水清浅成婚当日清晨,唐柠的闺房潜进来一批黑衣人,领头的她熟,小桃是也。
小桃现在春风得意,娇笑着,对唐柠只有满满的轻视的,抚掌仰头,眼角眉梢带着嘲讽,“圣姑啊,圣姑,现在有你哭的时候,你若是跪下来求我,我没准能饶你不死。”

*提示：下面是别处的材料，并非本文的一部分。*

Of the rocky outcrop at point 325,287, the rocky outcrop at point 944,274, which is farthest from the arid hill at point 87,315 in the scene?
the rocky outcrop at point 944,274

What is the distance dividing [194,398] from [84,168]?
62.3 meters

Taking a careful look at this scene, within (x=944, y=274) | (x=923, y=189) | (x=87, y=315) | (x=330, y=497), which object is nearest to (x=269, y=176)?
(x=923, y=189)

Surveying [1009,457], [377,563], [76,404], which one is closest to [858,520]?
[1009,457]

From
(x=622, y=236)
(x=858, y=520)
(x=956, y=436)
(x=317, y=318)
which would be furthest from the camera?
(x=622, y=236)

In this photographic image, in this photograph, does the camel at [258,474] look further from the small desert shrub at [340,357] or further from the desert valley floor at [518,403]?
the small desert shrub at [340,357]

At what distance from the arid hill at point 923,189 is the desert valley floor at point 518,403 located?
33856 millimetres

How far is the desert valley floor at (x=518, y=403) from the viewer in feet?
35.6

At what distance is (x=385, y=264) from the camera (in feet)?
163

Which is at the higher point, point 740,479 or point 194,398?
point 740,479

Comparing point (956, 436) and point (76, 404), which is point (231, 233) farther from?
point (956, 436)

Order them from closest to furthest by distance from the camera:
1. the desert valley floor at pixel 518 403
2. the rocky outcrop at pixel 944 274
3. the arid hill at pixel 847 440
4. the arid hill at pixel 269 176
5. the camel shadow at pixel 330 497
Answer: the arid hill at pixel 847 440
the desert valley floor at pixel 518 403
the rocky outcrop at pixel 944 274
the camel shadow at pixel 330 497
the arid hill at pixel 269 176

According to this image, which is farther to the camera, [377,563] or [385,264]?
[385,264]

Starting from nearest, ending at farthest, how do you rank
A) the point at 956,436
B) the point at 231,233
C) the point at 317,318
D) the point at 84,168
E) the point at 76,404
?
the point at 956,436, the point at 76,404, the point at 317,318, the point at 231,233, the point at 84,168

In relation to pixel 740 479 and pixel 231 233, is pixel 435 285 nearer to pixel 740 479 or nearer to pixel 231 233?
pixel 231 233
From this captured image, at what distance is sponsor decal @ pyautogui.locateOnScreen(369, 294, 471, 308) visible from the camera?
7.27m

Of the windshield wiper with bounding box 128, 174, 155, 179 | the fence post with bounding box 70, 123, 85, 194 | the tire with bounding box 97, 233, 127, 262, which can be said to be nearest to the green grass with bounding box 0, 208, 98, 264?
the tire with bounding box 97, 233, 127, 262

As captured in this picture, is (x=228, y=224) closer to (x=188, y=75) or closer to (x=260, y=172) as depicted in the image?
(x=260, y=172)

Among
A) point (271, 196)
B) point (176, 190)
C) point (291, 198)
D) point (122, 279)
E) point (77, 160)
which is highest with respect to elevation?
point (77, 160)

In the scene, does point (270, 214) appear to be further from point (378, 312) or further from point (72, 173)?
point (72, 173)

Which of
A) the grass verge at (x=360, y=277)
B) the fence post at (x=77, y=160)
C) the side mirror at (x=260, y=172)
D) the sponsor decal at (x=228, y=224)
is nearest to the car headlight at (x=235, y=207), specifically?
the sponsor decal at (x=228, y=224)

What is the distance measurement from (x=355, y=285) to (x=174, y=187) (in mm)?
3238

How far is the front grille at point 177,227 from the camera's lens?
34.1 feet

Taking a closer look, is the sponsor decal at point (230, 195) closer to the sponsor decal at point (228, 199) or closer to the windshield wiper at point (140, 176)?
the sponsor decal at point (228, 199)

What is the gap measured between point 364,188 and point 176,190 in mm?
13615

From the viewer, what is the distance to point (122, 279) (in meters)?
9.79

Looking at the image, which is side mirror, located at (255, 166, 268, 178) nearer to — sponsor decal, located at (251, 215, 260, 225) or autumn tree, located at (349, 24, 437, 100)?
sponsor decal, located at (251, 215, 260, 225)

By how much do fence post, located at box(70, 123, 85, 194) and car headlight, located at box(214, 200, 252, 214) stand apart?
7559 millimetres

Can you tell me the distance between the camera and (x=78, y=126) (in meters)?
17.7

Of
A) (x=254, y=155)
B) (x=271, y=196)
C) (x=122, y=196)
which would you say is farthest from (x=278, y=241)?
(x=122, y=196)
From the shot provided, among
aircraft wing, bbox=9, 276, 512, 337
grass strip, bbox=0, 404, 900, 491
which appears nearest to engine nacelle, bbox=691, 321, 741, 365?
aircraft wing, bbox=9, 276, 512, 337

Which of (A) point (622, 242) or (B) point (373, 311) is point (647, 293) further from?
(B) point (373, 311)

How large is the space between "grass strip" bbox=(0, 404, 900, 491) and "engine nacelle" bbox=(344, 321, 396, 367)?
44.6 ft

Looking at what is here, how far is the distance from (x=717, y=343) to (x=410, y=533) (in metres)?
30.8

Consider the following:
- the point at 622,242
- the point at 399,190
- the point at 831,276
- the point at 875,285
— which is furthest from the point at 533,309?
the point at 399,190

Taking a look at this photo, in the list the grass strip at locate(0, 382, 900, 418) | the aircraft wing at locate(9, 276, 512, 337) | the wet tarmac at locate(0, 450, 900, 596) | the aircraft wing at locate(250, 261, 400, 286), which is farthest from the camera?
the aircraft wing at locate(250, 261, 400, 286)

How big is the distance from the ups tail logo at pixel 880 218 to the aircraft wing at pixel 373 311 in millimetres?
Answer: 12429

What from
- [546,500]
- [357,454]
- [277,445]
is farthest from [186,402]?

小桃笑得花枝乱颤,笑着笑着竟落下泪来,欢喜中透着悲壮,“圣姑,你的命金贵,瞧瞧你这如花似玉的脸蛋,想想你这高贵的出身。奴不是见天的跪你么,你就跪我一回,不吃亏。”
不见棺材不落泪,早晚有圣姑抹眼泪的时候。
“别犟啊,染着毒的指甲若是不小心划破你的脸蛋,你的小脸可就真的保不住!”火红的指甲儿闪过淡淡的流光,说不出的危险。